As we know that if $X = \left[ {\begin{array}{*{20}{c}} a&b;&c; \\\ d&e;&f; \\\ g&h;&i; \end{array}} \right]$ is a matrix then the determinant of the matrix X is calculated as,
$\Rightarrow \det \left( X \right) = a\left( {e \times i - f \times h} \right) - b\left( {d \times i - f \times g} \right) + c\left( {d \times h - e \times g} \right)$
So, now let us find the determinant of the matrix $A - \lambda {I_3}$ .
$\Rightarrow \det \left( {A - \lambda {I_3}} \right) = \left( {3 - \lambda } \right)\left( {\left( {3 - \lambda } \right) \times \left( {3 - \lambda } \right) - 0} \right) - 0\left( {0 \times \left( {3 - \lambda } \right) - 0 \times 3} \right) + 3\left( {0 \times 0 - \left( {3 - \lambda } \right) \times 3} \right)$
$\Rightarrow \det \left( {A - \lambda {I_3}} \right) = {\left( {3 - \lambda } \right)^3} - 9\left( {3 - \lambda } \right) = \left( {3 - \lambda } \right)\left( {{3^2} + {\lambda ^2} - 6\lambda - 9} \right)$
$\Rightarrow \det \left( {A - \lambda {I_3}} \right) = \left( {3 - \lambda } \right)\left( {{\lambda ^2} - 6\lambda } \right) = \lambda \left( {3 - \lambda } \right)\left( {\lambda - 6} \right)$ -----(3)

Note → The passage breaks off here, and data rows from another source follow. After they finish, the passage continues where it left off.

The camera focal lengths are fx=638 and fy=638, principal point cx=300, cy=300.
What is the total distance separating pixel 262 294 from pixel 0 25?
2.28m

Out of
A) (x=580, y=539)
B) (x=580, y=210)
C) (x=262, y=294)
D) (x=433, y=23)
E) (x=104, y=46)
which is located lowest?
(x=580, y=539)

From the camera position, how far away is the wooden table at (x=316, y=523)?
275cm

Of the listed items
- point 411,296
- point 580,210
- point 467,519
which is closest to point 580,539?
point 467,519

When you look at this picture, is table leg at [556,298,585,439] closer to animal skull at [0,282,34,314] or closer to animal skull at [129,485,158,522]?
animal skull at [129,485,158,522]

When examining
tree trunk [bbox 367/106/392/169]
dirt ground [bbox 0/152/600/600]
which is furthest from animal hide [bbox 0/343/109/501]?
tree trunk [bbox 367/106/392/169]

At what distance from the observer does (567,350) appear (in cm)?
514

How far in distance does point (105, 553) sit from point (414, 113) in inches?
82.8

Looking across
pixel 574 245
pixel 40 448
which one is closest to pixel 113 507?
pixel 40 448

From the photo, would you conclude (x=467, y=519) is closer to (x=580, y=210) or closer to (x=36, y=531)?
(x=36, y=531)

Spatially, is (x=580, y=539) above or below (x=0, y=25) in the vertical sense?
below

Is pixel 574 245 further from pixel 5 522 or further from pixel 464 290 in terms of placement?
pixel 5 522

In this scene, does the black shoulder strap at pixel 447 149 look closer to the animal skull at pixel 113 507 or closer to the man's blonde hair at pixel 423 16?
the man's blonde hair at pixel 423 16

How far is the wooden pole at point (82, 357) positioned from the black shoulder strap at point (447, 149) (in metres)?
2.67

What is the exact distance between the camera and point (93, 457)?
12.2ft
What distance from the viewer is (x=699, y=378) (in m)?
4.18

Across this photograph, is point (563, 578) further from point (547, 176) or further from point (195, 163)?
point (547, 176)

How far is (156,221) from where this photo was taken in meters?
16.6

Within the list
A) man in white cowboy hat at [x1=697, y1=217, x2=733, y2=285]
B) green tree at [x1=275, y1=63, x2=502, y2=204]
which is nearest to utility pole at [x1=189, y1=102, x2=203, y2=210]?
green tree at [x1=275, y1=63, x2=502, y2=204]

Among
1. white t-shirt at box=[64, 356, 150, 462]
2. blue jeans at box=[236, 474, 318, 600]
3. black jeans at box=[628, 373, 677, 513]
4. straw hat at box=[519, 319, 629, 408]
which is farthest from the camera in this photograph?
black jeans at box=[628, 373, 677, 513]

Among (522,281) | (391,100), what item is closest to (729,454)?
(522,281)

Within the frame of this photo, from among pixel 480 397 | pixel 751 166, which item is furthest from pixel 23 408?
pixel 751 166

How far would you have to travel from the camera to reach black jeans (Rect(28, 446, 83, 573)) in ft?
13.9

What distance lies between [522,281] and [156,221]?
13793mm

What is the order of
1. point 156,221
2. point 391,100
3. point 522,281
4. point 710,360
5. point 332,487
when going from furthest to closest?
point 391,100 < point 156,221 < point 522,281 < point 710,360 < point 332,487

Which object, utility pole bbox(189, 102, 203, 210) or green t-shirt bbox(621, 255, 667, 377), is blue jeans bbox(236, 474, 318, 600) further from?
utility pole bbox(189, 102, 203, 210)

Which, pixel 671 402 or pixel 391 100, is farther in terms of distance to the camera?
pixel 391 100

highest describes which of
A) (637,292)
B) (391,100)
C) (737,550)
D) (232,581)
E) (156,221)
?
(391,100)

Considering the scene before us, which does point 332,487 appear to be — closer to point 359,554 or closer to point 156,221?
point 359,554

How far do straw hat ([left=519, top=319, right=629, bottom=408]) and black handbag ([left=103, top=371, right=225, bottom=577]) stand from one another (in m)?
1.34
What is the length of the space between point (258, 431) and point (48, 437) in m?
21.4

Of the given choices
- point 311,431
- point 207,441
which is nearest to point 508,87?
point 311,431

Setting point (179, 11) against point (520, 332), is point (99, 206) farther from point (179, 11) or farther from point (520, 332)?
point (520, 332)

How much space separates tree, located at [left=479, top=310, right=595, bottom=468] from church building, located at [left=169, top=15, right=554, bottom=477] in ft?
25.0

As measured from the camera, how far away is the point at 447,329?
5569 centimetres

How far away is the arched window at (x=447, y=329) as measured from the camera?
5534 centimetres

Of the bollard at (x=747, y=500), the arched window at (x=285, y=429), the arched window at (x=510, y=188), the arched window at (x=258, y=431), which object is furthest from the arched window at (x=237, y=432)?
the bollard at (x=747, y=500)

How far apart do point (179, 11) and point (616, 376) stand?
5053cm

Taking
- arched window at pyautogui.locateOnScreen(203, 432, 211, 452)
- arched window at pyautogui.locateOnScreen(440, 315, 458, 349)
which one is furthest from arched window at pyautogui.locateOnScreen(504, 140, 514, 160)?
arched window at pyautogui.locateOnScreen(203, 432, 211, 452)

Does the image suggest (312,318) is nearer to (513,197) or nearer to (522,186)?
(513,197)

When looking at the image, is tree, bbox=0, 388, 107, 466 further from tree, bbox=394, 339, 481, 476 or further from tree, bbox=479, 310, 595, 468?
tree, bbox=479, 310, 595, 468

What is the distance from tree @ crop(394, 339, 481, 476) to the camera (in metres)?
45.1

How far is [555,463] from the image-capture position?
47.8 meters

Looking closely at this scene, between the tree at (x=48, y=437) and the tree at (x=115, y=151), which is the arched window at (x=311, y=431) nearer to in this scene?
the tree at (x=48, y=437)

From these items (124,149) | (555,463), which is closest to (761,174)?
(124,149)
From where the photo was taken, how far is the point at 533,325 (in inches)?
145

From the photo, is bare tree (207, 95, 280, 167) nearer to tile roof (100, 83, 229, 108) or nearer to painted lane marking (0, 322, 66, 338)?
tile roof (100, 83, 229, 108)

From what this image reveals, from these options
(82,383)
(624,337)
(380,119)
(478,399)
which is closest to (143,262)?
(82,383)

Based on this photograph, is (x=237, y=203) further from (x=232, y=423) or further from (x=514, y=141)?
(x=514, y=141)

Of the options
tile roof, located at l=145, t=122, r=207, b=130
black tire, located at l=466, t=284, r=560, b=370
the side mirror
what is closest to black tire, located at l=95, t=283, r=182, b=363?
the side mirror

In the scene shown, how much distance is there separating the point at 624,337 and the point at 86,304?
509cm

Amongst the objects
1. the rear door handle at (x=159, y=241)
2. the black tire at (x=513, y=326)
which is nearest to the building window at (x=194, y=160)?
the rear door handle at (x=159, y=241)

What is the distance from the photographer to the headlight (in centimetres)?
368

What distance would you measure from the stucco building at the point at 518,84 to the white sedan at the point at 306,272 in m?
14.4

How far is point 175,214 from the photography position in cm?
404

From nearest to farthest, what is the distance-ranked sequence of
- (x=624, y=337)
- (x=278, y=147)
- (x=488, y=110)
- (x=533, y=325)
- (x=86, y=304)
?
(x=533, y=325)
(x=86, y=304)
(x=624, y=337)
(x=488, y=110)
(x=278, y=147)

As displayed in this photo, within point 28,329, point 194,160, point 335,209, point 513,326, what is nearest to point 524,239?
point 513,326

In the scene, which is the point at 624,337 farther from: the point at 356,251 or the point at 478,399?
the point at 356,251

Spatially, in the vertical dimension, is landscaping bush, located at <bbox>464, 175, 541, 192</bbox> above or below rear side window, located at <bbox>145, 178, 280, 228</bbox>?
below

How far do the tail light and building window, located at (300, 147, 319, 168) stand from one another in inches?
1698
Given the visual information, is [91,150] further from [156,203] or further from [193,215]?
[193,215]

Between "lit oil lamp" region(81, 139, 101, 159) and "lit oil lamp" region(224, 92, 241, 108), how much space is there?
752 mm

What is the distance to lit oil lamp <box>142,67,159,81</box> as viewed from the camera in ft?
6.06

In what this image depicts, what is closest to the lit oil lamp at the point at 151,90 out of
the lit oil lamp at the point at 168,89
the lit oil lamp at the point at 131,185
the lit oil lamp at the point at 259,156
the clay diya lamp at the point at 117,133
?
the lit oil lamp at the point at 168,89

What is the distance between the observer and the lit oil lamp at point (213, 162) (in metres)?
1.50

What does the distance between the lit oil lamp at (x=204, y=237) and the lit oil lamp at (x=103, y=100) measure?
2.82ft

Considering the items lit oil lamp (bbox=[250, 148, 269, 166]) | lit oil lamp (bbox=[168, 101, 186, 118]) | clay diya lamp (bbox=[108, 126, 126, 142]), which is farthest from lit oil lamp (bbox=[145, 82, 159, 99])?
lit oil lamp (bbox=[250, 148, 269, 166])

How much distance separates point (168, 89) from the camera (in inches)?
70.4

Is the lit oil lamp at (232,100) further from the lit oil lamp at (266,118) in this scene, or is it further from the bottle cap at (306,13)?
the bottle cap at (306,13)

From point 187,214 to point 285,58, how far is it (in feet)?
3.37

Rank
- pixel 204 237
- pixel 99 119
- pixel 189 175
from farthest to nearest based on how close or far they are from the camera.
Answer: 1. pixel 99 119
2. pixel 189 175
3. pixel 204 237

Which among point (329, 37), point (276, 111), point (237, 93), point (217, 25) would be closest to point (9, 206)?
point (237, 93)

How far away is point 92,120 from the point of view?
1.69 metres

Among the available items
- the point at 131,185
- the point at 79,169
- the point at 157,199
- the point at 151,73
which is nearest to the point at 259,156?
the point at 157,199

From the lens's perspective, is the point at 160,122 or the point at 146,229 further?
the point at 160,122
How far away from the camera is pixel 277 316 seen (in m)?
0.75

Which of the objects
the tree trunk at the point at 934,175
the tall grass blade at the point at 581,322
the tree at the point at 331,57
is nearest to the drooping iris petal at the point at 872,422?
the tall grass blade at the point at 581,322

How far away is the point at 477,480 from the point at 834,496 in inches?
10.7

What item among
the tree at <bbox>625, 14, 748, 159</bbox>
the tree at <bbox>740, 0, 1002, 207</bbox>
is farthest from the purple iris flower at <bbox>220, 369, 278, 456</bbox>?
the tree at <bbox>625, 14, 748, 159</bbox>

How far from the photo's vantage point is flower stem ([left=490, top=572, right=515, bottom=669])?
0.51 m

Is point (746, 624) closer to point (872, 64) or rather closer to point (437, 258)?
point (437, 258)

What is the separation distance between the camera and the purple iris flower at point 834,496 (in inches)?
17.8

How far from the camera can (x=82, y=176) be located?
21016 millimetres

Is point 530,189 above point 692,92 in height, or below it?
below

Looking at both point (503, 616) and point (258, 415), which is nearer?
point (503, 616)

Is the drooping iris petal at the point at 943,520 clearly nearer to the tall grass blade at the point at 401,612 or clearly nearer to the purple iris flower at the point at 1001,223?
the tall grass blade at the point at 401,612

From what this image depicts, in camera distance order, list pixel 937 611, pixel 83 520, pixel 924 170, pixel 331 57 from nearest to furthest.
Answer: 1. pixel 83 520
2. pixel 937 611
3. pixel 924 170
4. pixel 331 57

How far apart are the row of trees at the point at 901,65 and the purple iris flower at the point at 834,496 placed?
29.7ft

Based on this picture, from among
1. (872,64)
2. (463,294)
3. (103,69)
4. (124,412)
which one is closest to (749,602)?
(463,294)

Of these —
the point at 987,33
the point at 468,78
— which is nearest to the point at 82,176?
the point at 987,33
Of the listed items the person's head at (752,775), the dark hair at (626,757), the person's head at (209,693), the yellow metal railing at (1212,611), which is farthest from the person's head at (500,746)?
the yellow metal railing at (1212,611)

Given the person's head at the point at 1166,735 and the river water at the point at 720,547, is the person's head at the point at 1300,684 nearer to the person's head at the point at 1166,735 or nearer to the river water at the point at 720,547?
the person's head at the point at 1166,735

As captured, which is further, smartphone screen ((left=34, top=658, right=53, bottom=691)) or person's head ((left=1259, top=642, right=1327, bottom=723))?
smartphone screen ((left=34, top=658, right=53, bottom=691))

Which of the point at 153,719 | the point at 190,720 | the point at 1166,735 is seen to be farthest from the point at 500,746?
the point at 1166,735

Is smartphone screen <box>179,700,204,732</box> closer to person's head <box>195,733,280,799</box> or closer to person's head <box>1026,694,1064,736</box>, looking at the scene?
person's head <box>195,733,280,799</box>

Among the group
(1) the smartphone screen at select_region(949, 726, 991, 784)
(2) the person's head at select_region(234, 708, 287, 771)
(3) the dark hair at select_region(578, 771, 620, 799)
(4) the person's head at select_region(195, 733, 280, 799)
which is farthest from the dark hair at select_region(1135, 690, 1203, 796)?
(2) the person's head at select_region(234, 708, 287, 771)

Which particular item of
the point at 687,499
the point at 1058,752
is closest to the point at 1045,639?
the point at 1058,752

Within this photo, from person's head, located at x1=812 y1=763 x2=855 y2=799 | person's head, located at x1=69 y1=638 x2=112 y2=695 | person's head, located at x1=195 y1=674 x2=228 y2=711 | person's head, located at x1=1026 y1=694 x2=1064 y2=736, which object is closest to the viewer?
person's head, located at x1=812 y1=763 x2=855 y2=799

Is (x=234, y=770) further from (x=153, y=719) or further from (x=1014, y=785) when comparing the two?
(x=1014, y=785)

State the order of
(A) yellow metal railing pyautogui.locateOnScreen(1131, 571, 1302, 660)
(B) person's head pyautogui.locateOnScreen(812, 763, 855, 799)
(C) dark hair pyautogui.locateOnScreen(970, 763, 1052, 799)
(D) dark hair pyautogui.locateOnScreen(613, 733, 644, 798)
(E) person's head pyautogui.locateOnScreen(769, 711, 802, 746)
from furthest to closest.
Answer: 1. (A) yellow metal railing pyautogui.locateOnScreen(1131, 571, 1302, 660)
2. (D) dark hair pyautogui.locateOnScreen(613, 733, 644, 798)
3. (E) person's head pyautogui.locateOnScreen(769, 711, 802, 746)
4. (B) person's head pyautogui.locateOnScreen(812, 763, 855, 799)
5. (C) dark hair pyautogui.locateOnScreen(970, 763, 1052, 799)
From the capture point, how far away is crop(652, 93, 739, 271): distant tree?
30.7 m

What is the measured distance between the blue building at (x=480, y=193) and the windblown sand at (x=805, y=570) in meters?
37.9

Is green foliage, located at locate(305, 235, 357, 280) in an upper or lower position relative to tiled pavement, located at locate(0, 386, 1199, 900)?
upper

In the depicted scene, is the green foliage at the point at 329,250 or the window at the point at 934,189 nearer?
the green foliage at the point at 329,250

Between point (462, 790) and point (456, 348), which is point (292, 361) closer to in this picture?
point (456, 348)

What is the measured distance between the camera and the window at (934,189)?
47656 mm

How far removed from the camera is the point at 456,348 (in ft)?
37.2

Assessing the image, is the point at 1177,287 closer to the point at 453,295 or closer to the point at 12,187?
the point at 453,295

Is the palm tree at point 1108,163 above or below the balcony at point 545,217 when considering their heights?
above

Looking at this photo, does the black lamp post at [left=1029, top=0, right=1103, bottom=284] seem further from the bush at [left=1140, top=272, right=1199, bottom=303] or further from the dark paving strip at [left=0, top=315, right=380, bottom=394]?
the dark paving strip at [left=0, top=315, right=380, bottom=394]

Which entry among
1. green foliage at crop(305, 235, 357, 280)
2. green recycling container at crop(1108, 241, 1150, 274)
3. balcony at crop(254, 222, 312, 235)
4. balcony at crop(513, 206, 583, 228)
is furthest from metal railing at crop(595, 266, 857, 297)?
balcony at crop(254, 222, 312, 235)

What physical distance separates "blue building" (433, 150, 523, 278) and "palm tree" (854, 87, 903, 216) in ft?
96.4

So, now as it is given in the question that the $\det \left( {A - \lambda {I_3}} \right) = 0$ . So, equating equation 3 with zero.
$\Rightarrow \lambda \left( {3 - \lambda } \right)\left( {\lambda - 6} \right) = 0$
So, $\lambda = 0,3,6$
Hence, the correct option will be B.

Note:- Whenever we come up with this type of problem then we should remember that ${I_n}$ is an identity matrix of order $n \times n$ , with all its diagonal elements equal to 1 and all other elements equal to zero. And when we multiply any constant term $\lambda$ with any matrix then each element of the matrix is multiplied by $\lambda$ . So, first we had to find the value of $\lambda {I_3}$ and then subtract that with the matrix A to find the value of matrix A – $\lambda {I_3}$ . And then we had to find the determinant formula to find the value of det(A – $\lambda {I_3}$ ) and then equate that with zero to find the value of $\lambda$ . This will be the easiest and efficient way to find the solution of the problem.